Never been too good with numbers

Let's say you're the Prime Minister and after you step down a nice German man decides to hand you $300,000 in small unmarked thousand dollar bills. You take the brown envelopes and stuff them in a safety deposit box. If you were to try to justify this amount to the CRA they would want you to admit a source. Was it interest, dividends, salary, commission or bribes? Regrettably there is only one category that isn't obviously false so you decide not tell the local tax authorities about your windfall.

Six year later there is talk circulating about your invisible $300,000. You decide to come clean and tell the tax guys and pay up. Now let's see, there was $300,000 and actually it now looks like it really was only $225,000 as there were all those expenses for which there were no receipts. So at a roughly 50 percent tax rate the taxes as calculated by the former Prime Minister work out to about $65,000. Just to double check the PM divides the $65,000 by $225,000 and comes up with 50 percent. Close enough.

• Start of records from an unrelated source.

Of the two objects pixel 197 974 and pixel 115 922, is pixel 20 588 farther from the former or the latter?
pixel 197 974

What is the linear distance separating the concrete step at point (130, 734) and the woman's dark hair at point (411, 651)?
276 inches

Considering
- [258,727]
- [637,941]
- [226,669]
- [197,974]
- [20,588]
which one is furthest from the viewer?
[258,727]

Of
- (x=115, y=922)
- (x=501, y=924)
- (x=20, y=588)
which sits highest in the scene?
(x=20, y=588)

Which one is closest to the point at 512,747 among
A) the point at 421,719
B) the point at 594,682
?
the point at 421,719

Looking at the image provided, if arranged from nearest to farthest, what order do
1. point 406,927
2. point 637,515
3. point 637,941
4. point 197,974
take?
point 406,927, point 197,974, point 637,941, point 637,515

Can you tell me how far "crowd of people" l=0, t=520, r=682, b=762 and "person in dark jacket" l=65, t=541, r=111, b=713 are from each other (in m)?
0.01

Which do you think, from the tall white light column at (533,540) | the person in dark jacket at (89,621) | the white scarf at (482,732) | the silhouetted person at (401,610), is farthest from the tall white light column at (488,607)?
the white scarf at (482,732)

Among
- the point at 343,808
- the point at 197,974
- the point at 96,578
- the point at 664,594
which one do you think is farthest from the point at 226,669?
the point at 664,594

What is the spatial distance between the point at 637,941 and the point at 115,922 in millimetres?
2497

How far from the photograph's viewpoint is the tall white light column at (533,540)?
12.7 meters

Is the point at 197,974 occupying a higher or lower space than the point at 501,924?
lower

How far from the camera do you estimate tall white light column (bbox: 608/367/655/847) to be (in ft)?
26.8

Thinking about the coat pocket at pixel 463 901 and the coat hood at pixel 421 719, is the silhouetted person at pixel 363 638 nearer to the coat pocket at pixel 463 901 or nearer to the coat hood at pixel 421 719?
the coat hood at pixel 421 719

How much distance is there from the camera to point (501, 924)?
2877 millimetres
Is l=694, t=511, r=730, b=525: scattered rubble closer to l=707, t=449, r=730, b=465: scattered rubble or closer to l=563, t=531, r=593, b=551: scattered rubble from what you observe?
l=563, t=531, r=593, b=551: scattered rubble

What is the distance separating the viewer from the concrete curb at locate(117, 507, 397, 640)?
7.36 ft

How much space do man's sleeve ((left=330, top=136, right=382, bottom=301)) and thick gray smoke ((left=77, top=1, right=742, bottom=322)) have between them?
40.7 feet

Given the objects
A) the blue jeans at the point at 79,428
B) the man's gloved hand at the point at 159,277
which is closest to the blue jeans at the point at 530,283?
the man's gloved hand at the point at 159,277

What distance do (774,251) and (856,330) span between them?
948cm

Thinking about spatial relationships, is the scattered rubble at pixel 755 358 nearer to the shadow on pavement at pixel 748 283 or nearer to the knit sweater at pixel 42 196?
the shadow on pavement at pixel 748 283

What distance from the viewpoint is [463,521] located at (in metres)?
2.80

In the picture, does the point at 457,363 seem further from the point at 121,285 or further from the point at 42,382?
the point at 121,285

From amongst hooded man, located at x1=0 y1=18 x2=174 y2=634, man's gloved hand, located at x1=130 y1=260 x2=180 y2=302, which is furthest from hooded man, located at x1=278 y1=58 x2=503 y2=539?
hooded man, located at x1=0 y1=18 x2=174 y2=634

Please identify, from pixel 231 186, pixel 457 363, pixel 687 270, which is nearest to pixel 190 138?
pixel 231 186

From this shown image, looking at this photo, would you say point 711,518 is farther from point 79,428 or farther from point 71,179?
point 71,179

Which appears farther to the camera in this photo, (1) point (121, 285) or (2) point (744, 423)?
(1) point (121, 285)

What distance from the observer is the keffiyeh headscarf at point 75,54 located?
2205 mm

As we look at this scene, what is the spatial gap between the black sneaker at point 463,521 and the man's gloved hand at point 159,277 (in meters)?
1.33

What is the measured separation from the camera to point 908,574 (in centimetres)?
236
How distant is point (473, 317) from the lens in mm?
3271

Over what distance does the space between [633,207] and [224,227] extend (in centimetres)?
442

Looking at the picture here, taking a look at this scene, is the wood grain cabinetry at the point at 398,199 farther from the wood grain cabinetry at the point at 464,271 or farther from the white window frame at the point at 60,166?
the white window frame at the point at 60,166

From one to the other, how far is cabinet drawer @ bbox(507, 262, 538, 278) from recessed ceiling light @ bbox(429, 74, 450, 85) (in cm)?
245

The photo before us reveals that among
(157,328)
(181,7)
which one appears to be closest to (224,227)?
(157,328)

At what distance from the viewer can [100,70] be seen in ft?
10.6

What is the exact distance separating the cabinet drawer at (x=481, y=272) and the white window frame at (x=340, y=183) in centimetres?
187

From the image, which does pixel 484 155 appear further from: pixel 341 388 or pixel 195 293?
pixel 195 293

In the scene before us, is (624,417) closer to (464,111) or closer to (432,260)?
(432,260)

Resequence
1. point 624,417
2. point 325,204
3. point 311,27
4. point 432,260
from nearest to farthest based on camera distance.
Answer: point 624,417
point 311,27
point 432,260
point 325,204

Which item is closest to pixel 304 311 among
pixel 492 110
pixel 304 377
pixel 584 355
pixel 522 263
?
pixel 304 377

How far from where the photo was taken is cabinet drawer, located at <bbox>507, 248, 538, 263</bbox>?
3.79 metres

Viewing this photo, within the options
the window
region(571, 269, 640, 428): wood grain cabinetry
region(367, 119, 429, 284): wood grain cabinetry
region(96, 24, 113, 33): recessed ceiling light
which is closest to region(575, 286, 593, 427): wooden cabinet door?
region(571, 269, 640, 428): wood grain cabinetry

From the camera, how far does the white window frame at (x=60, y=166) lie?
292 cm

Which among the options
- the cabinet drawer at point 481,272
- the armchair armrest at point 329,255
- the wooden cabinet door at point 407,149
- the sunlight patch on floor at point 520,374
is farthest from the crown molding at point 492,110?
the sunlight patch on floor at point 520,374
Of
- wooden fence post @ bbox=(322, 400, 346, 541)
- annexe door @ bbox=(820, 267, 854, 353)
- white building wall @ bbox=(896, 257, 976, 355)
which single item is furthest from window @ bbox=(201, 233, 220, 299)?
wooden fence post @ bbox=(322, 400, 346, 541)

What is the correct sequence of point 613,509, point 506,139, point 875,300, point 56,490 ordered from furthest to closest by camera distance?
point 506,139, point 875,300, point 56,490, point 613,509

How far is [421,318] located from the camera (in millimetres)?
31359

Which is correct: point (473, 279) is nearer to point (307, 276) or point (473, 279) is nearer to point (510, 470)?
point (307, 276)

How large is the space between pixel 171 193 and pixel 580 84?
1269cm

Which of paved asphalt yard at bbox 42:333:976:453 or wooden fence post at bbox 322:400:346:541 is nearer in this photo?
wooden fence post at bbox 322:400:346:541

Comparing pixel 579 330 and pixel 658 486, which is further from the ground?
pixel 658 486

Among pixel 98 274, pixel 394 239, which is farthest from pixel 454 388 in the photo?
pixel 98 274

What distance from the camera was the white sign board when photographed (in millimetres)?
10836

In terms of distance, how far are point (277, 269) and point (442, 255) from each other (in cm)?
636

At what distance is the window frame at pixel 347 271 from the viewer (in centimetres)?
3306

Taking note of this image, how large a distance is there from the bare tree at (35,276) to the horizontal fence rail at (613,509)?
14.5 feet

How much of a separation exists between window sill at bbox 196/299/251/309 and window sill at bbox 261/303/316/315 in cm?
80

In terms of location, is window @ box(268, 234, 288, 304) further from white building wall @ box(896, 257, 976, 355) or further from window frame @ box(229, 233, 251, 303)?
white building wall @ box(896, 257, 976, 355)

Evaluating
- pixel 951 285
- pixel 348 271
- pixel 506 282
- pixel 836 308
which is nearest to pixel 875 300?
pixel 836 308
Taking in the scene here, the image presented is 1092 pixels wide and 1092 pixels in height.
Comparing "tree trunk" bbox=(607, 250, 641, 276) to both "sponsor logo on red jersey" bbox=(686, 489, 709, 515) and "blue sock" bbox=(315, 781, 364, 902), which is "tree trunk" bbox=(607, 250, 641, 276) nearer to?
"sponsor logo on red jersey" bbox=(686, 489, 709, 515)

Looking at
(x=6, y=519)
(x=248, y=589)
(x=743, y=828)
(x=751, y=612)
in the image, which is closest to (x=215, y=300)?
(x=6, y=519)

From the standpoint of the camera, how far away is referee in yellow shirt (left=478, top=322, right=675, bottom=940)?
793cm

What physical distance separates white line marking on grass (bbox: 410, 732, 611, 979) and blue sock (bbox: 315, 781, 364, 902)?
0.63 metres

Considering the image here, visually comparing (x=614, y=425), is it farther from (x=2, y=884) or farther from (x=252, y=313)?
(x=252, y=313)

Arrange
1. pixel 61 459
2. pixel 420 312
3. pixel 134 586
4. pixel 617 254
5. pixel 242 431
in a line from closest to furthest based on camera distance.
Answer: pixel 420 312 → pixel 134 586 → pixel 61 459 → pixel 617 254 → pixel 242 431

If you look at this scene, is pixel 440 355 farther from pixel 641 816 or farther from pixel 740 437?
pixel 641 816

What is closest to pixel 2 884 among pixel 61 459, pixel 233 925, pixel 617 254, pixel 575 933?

What did we learn from the above mathematical exercise? Well seeing as Mr. Mulroney was a lawyer, lawyers can't do numbers. Or maybe it's that if you are a current or former Prime Minister then the Income Tax Act has special applications to you. When you go to file next year ask for the Prime Minster option which is to pay nothing on your offshore earnings and twenty five percent on your domestic income. Remember that under the PM plan receipts for expenses are optional. As Mr. Paul Martin and Mr. Brian Mulroney have shown, the best tax avoidance scheme ever devised by Canadians is to become Prime Minster. Become PM for a day - live tax cheap forever.